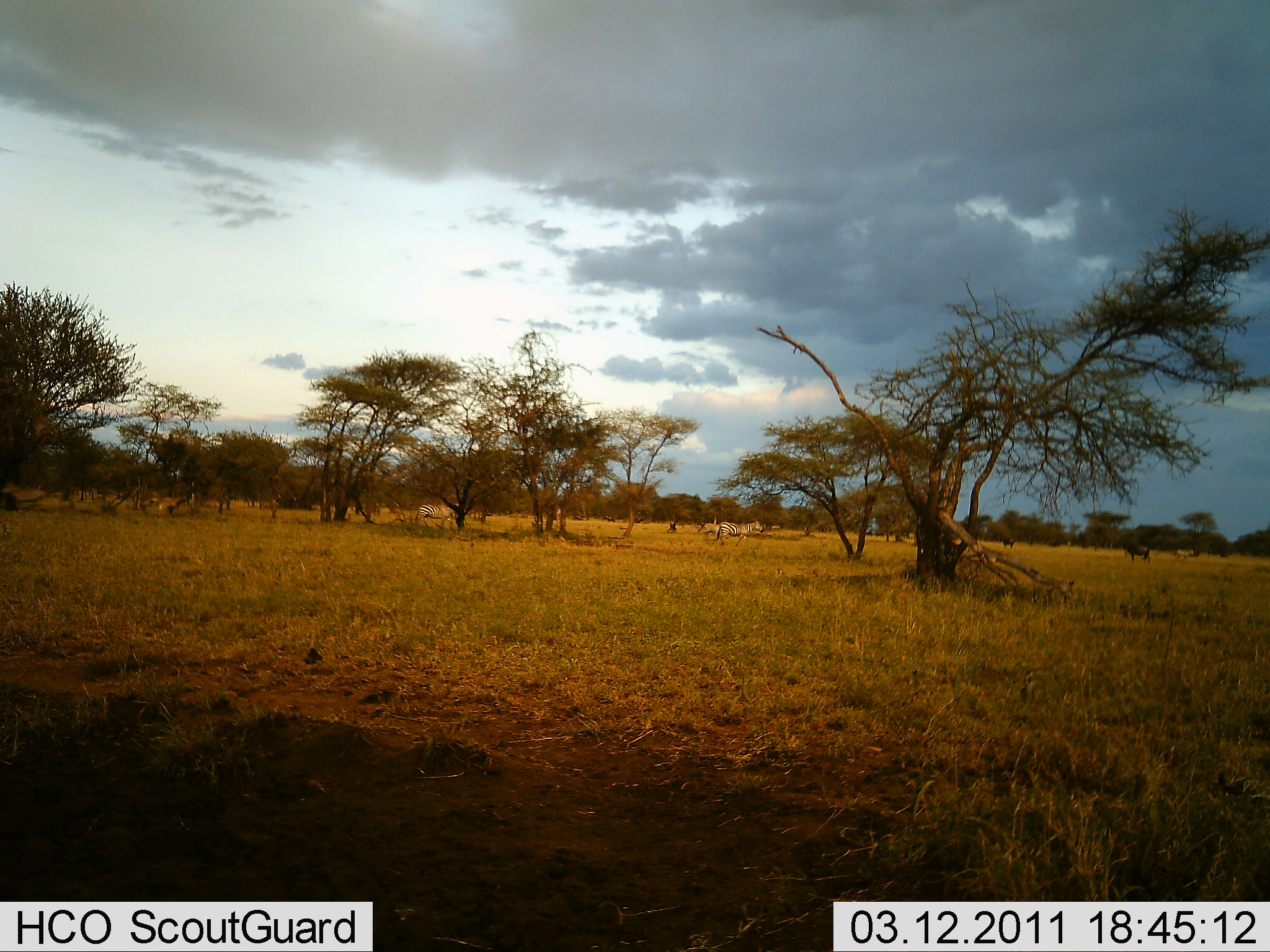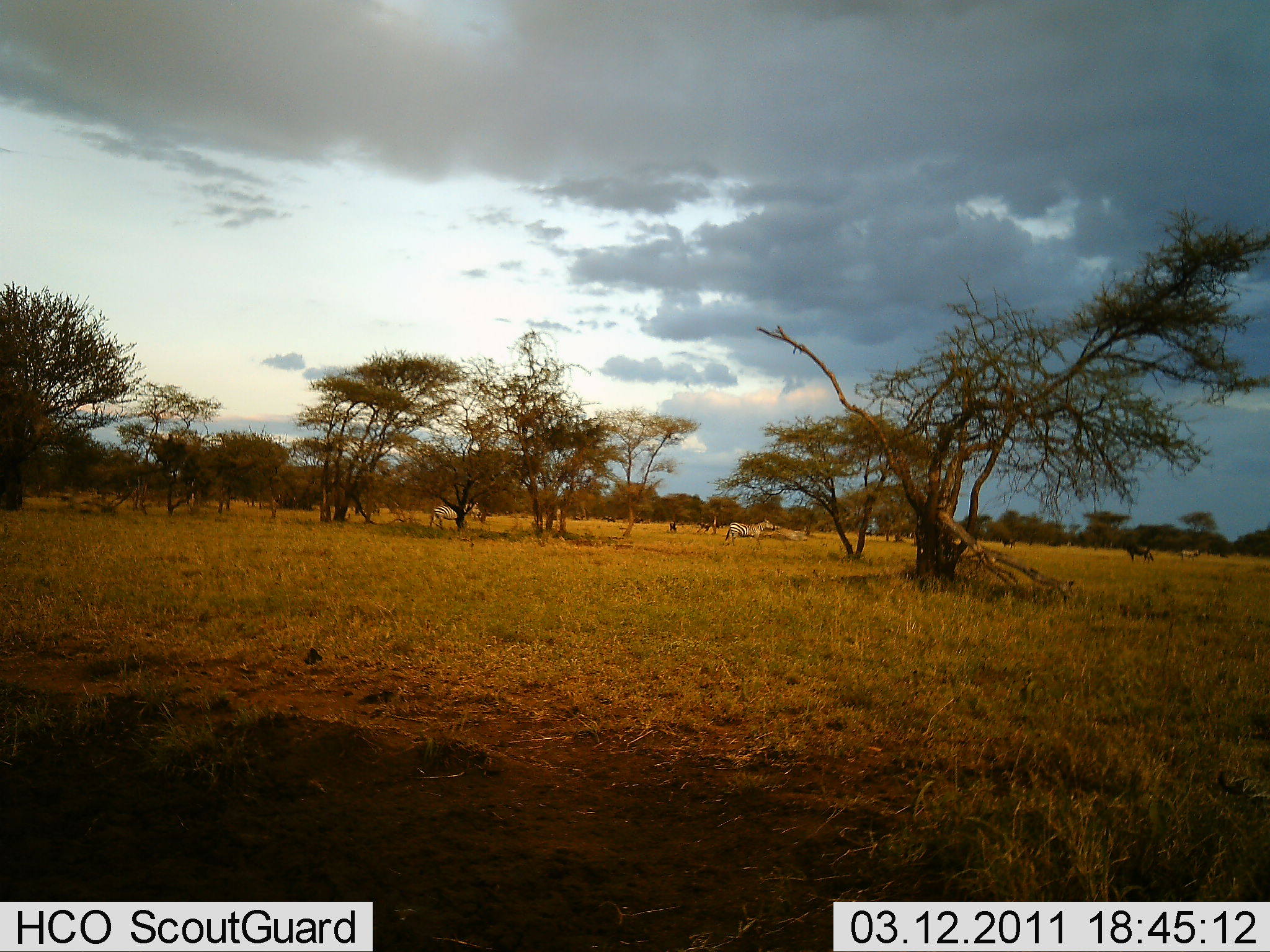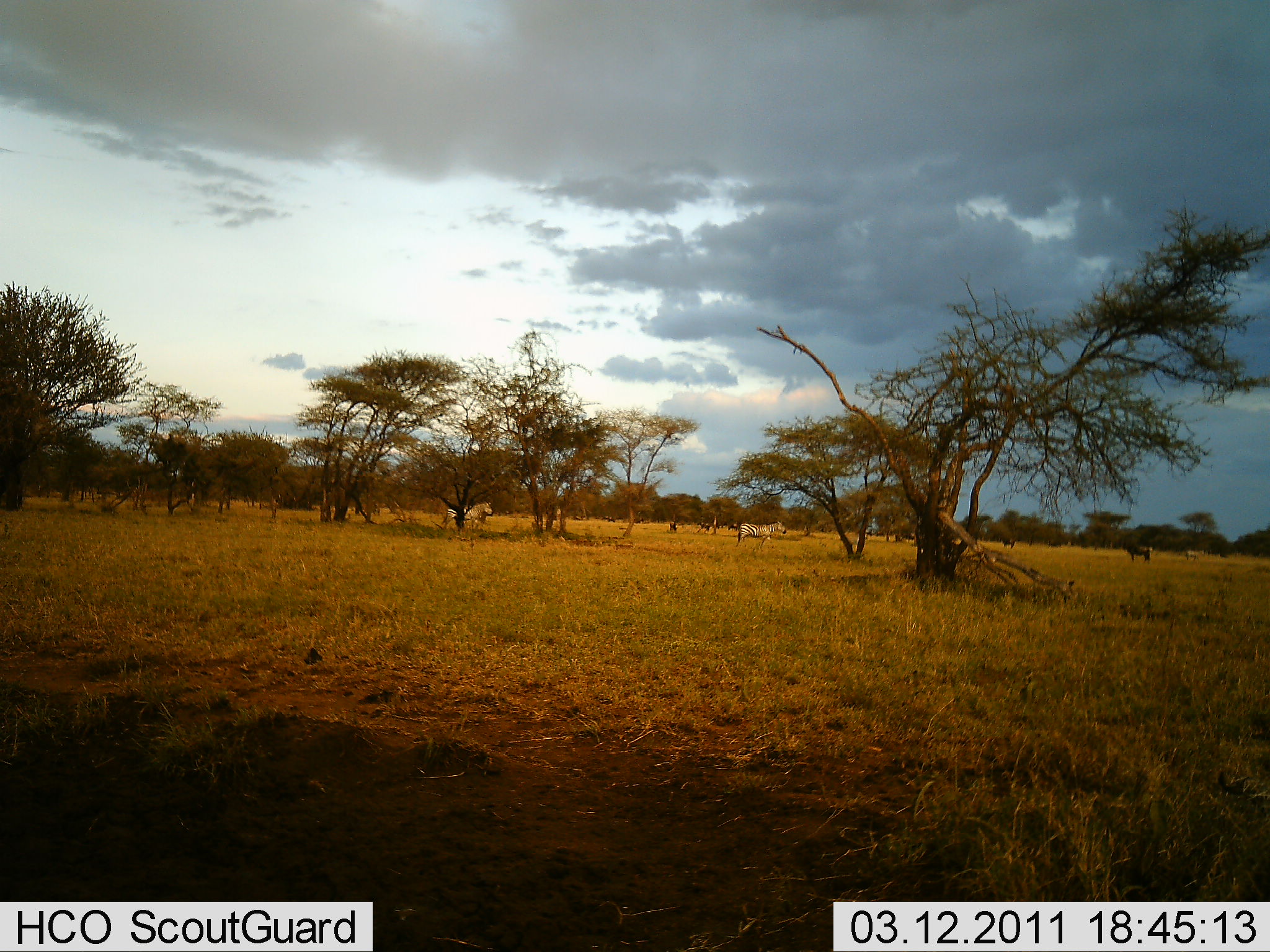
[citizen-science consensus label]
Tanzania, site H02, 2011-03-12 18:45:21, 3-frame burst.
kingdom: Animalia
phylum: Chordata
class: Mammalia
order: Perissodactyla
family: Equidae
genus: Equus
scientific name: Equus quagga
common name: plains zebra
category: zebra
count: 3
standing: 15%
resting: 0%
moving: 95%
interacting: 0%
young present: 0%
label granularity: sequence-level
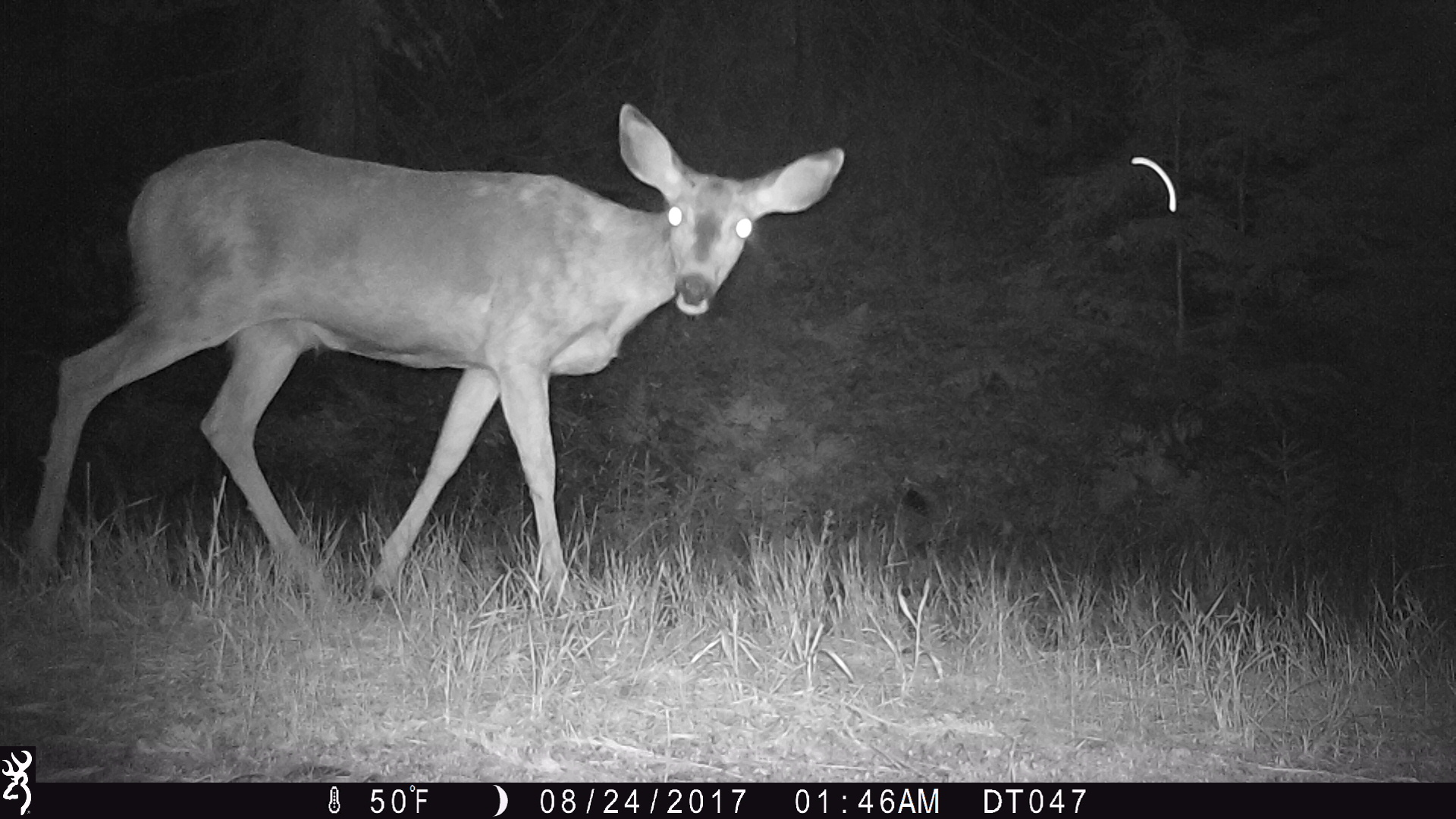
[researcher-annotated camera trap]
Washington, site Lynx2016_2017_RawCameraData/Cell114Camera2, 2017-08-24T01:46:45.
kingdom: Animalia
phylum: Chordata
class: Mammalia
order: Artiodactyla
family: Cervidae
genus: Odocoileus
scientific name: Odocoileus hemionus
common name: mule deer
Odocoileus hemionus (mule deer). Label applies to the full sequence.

● Work instructions
Nothing but the records, restated word for word and stripped of images, belongs in the answer.

● Answer section
[citizen-science consensus label]
Tanzania, site H02, 2011-03-12 18:45:21, 3-frame burst.
kingdom: Animalia
phylum: Chordata
class: Mammalia
order: Perissodactyla
family: Equidae
genus: Equus
scientific name: Equus quagga
common name: plains zebra
category: zebra
count: 3
standing: 15%
resting: 0%
moving: 95%
interacting: 0%
young present: 0%
label granularity: sequence-level
[researcher-annotated camera trap]
Washington, site Lynx2016_2017_RawCameraData/Cell114Camera2, 2017-08-24T01:46:45.
kingdom: Animalia
phylum: Chordata
class: Mammalia
order: Artiodactyla
family: Cervidae
genus: Odocoileus
scientific name: Odocoileus hemionus
common name: mule deer
Odocoileus hemionus (mule deer). Label applies to the full sequence.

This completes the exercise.